REQUIRED WORK – Print the records again, character for character.

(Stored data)
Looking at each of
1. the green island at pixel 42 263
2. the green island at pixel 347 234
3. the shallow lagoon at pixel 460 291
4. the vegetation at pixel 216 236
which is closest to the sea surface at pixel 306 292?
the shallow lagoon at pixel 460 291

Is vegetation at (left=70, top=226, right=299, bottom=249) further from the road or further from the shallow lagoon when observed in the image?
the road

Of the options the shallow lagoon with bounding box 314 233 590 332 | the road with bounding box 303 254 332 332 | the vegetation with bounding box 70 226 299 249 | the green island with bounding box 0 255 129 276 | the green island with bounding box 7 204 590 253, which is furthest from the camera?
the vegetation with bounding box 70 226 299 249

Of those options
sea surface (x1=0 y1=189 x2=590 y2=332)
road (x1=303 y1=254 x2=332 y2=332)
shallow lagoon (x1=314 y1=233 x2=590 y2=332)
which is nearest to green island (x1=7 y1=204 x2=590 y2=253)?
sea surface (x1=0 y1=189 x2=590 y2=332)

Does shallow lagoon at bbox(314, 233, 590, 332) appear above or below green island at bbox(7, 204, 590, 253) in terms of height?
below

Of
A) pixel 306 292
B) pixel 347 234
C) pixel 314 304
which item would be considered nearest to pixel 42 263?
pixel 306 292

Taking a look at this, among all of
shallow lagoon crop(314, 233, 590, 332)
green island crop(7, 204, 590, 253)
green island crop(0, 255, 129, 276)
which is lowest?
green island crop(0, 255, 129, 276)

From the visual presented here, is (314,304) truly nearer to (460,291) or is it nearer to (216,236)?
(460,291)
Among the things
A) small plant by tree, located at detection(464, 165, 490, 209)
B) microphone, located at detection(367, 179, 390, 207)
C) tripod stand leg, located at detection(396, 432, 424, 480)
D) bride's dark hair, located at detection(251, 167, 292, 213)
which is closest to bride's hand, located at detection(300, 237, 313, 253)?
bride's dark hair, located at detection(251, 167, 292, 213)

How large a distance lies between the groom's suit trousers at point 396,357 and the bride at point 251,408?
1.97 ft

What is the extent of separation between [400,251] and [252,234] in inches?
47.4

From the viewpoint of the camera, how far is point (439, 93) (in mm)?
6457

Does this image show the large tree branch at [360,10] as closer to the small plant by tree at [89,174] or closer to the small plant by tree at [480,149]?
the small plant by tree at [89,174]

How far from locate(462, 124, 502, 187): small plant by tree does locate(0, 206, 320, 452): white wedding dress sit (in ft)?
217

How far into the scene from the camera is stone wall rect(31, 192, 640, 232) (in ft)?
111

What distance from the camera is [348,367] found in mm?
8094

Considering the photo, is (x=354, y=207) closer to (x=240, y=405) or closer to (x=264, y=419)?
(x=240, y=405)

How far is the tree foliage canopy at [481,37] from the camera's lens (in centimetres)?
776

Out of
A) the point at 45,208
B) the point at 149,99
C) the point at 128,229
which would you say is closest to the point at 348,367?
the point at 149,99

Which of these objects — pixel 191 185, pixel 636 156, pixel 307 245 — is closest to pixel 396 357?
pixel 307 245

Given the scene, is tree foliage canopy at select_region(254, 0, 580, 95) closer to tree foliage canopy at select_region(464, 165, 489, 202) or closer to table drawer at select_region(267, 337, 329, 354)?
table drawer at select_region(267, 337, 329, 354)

FULL OUTPUT –
Looking at each of
1. the green island at pixel 42 263
2. the green island at pixel 347 234
3. the shallow lagoon at pixel 460 291
4. the vegetation at pixel 216 236
which is closest to the sea surface at pixel 306 292?
the shallow lagoon at pixel 460 291

Is vegetation at (left=70, top=226, right=299, bottom=249) further from the road or further from the shallow lagoon when observed in the image?
the road

Of the options the shallow lagoon with bounding box 314 233 590 332 | the road with bounding box 303 254 332 332 | the vegetation with bounding box 70 226 299 249 | the green island with bounding box 0 255 129 276 | the green island with bounding box 7 204 590 253, which is furthest from the camera?
the vegetation with bounding box 70 226 299 249

Of those options
sea surface (x1=0 y1=189 x2=590 y2=332)
road (x1=303 y1=254 x2=332 y2=332)
shallow lagoon (x1=314 y1=233 x2=590 y2=332)
which is nearest to green island (x1=7 y1=204 x2=590 y2=253)?
sea surface (x1=0 y1=189 x2=590 y2=332)

Does shallow lagoon at bbox(314, 233, 590, 332) appear above or below green island at bbox(7, 204, 590, 253) in terms of height?
below

Of
A) pixel 306 292
B) pixel 347 234
C) pixel 314 304
which item would be considered nearest to pixel 42 263?
pixel 306 292

Taking a look at this, among all of
shallow lagoon crop(314, 233, 590, 332)
green island crop(7, 204, 590, 253)
green island crop(0, 255, 129, 276)
which is lowest?
green island crop(0, 255, 129, 276)

From the visual presented here, is (314,304) truly nearer to (460,291) or is it nearer to (216,236)?
(460,291)
Among the things
A) small plant by tree, located at detection(464, 165, 490, 209)
B) microphone, located at detection(367, 179, 390, 207)
C) tripod stand leg, located at detection(396, 432, 424, 480)
D) bride's dark hair, located at detection(251, 167, 292, 213)
which is closest to bride's hand, located at detection(300, 237, 313, 253)?
bride's dark hair, located at detection(251, 167, 292, 213)

How large a distance lies between the groom's suit trousers at point 396,357 and the bride at point 251,408?
1.97 ft

What is the extent of separation between [400,251] and [252,234] in inches?
47.4

From the viewpoint of the camera, how far is point (439, 93) (in mm)?
6457

Does this image show the large tree branch at [360,10] as closer to the small plant by tree at [89,174] or closer to the small plant by tree at [480,149]?
the small plant by tree at [89,174]

How far from locate(462, 124, 502, 187): small plant by tree does locate(0, 206, 320, 452): white wedding dress sit (in ft)?
217

How far into the scene from the camera is stone wall rect(31, 192, 640, 232) (in ft)?
111

What distance from the camera is [348,367] found in mm?
8094

Considering the photo, is (x=354, y=207) closer to (x=240, y=405) or closer to (x=264, y=419)?
(x=240, y=405)

How far is the tree foliage canopy at [481,37] from the camera's lens (in centimetres)?
776

Out of
A) the point at 45,208
B) the point at 149,99
C) the point at 128,229
which would you say is closest to the point at 348,367?
the point at 149,99

Which of these objects — pixel 191 185, pixel 636 156, pixel 307 245 — is closest to pixel 396 357?
pixel 307 245

Given the scene, is tree foliage canopy at select_region(254, 0, 580, 95) closer to tree foliage canopy at select_region(464, 165, 489, 202) or closer to table drawer at select_region(267, 337, 329, 354)?
table drawer at select_region(267, 337, 329, 354)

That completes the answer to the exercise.